Obligatory Term/Abbreviation Dump
For those new to the scene, here are a couple terms and abbreviations I throw around in this post:
SpAtk/SpDef - Special Attack/Defense
PDon, The Don – Primal Groudon
POgre – Primal Kyogre
M-[Pokémon] - Mega [Pokémon]
T(#) - Turn #, i.e. the #th turn of the game
The Subject
Legen... Wait for it... Dary.
Source: John McDevitt and Scott Mitchell, https://www.readysoupcomic.com/
#272 Ludicolo
Species: Carefree
Type: Grass, Water
Abilities: Rain Dish, Swift Swim, Own Tempo (Hidden)
Weaknesses: Flying, Poison, Bug
Evolves from: Lombre (Water Stone)
Height: 1.5 m
Weight: 55 kg
Tier: NU (Usage)
Battle Spot Season 14 (VGC) Usage: 0.594% (174th) [Data taken from the Pokemon Global Link website)
Base Stats (range @ Lv50)
HP: 80 (140-187)
Attack: 70 (67-134)
Defense: 70 (67-134)
SpAtk: 90 (85-165)
SpDef: 100 (94-167)
Speed: 70 (67-134)
Total: 480
Ludicolo's niche in VGC, a meta filled to the brim with Primals, Xerneas, and Fake Out spamming, comes from its great defensive typing and situational access to the fastest Fake Out in the game due to its ability. Its typing leaves it with weaknesses to the very rare Poison and Bug types, and the all too common Flying type. However, it is neutral to Fire, Ground, Ice, and Fairy, and double-resists Water and Steel. Given that those six and Flying are the only type of attacks that you really see in this tier, his is a good thing. It has a passable movepool with access to Fake Out, Icy Wind, Focus Blast, both STABs, and that one move that almost every non-Magikarp Water type in the game gets (Ice Beam). It has relatively low stats; the 100 in SpDef being the only useful one and 70 in Speed being the low point of a sweeper. However, the ability Swift Swim corrects this by doubling its Speed in Rain, and Perma-weather exists through the Primals in VGC. I wonder where I could be going with this?
The Set
Kyogre's New Best Friend!
Ludicolo @ Assault Vest
Ability: Swift Swim
Level: 50
EVs: 252 HP / 116 SpA / 24 SpD / 116 Spe
Calm Nature
- Fake Out
- Scald/Surf/Hydro Pump
- Grass Knot/Focus Blast/Ice Beam
- Icy Wind
Fuhohoho! Assault Vest is the grooviest item in the entire freaking game. It gives an instant +1 to SpDef with the only downside being the inability to use status moves. But let's be honest, why would one use status when one could simply knock their opponents over with Ludicolo's elegant steps?

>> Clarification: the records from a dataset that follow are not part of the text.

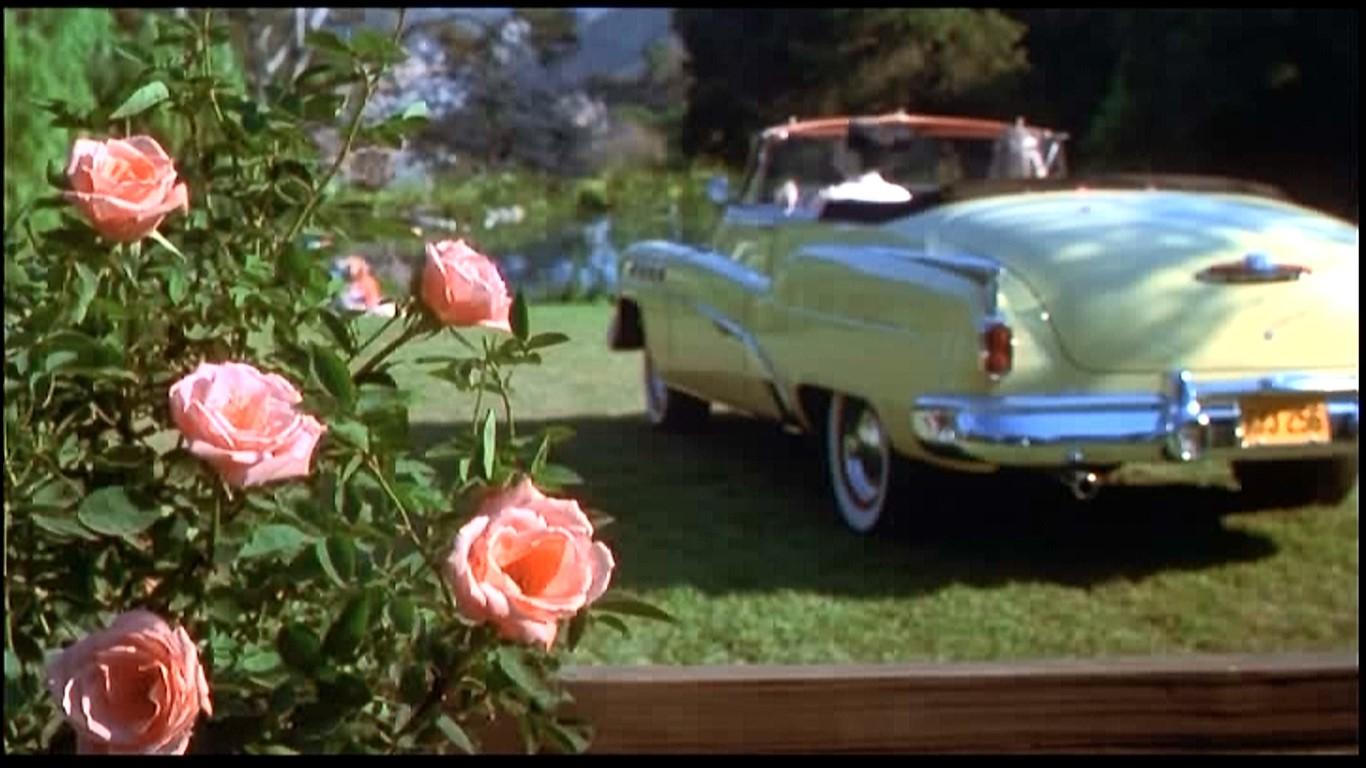 恋人の水辺(恋人池)に咲くピンクの薔薇。凄く可愛らしい💛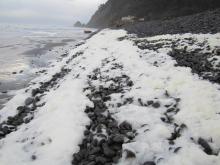 sea foam, Clatsop County, Cove Beach north, Arch Cape, Arch Cape Creek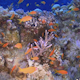 Tropical Fish on Vibrant Coral Reef - VideoHive Item for Sale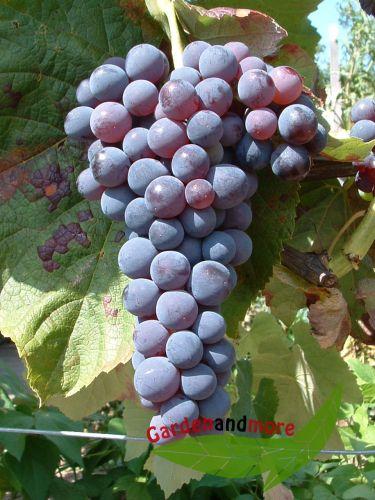 Blaue kernlose weintraube venus die beste blaue gesund for Weintrauben im garten anbauen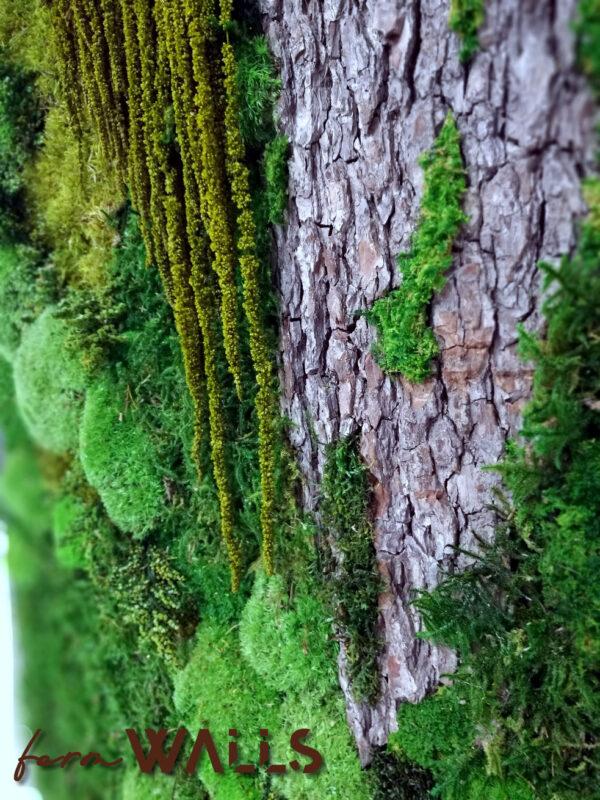 Obraz z mchu i roślin stabilizowanych 97 x 67 cm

This set is an adaptation of one I found on the interwebs made by Nugget Bridge user Arch11Heretic. With an Assault Vest and this being VGC, Ludicolo can tank a lot of stuff. With the stated investment, you are guaranteed to survive a +2 Fairy Aura Xerneas' Moonblast or a max power Sun-boosted Eruption from The Don. Sure you can't switch into them, but if Ludicolo is switching into a +2 Xerneas you lost the beat somewhere (probably where you let the Deer God get a Geomancy off).
The 116 Speed EVs put you at 105, which becomes 210 in rain. This is important because some annoying Smeargle like to run Choice Scarf, which caps out at 209 after the adjustment and is just about the fastest thing in this tier (bar rare Scarf users, Post-Geomancy Xerneas, and Timid M-Mewtwo Y).

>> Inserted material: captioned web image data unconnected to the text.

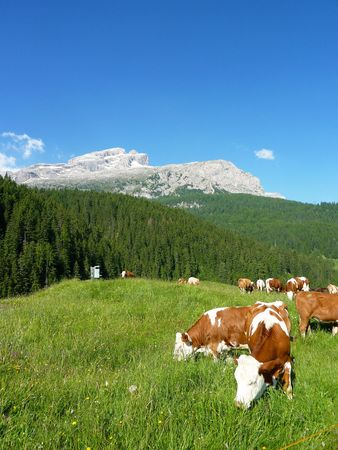 Cows in a meadow in the Alps photo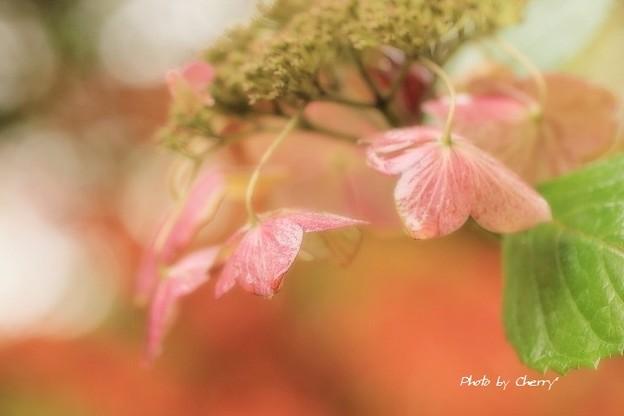 秋紫陽花の夢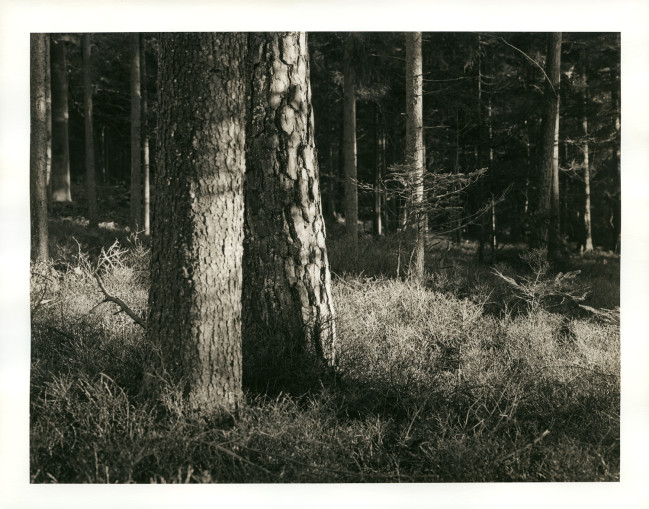 Später Nachmittag im Wald. Die tiefstehende Sonne beleuchtete den bewachsenen Boden und zwei eng aneinander gewachsene Baumstämme. Lichter leicht angebleicht und mit Siena getont um den warmen Eindruck vor Ort wiederzugeben.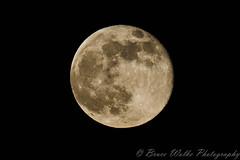 AZ Supermoon (Arizphotodude) Tags: nightphotography arizona moon night nikon desert moonlight nikkor ariz d7k d7000 sigma150500 nikond7000 brucewolke gilbertmeetup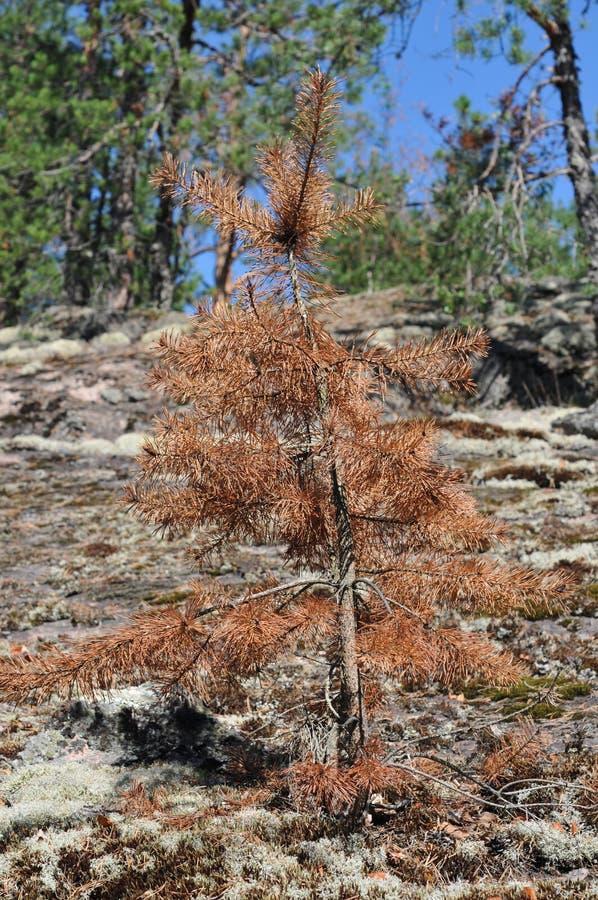 Tourisme dans Karelli Russie images stock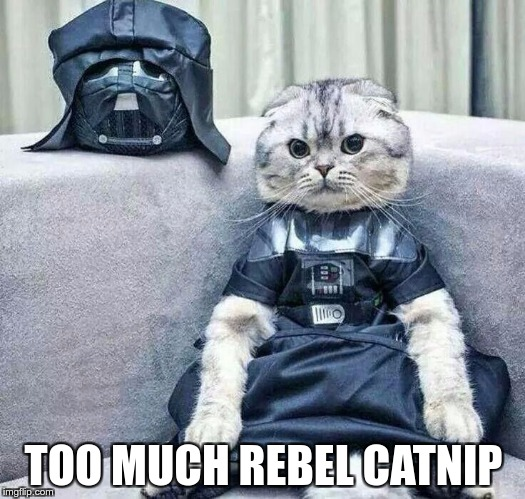 Darth Cat | TOO MUCH REBEL CATNIP | image tagged in darth cat | made w/ Imgflip meme maker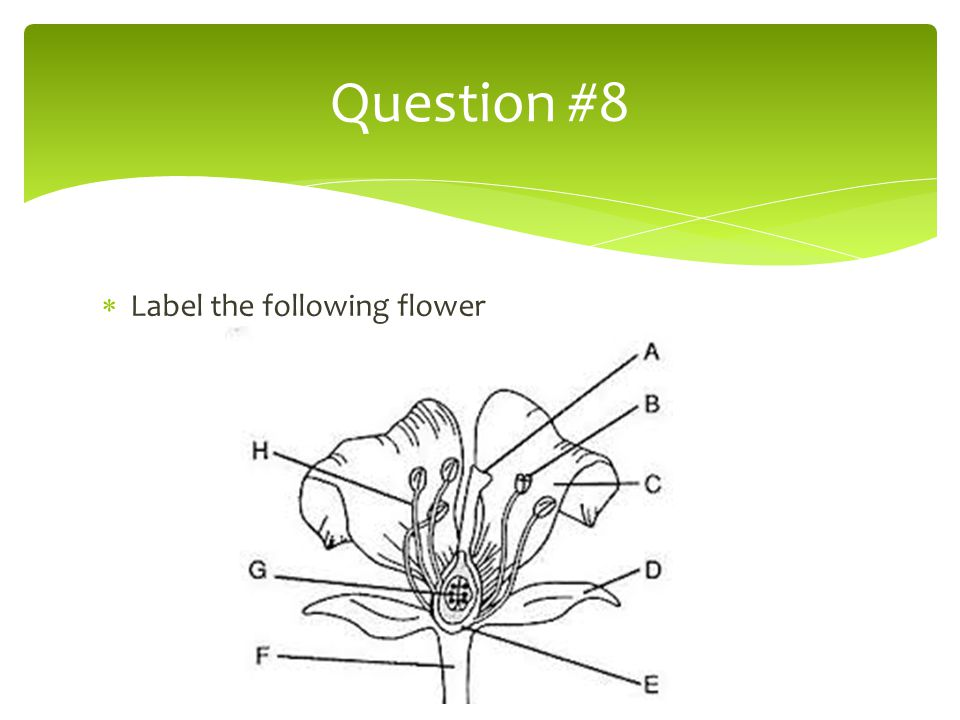 Question #8 Label the following flower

Fake Out is the 2nd most important attack in this tier (Protect is the 1st). It can only be used on the first turn after the user has switched into battle. It has a low base power, but +3 Priority (faster than Extremespeed, slower than Protect) and a 100% chance to Flinch your opponent. With so many Pokémon using Fake Out, the priority boost is neutralized and who actually gets to use Fake Out comes down to speed. Swift Swim Ludicolo is faster than any other Fake Out user (bar Scarf Liepard or Weavile). This can blow up your opponent's momentum, giving Ludicolo's partner, which is almost always Primal Kyogre, a free attack. Did I forget to mention that having Ludicolo out without Kyogre is a big no-no? Well now I did.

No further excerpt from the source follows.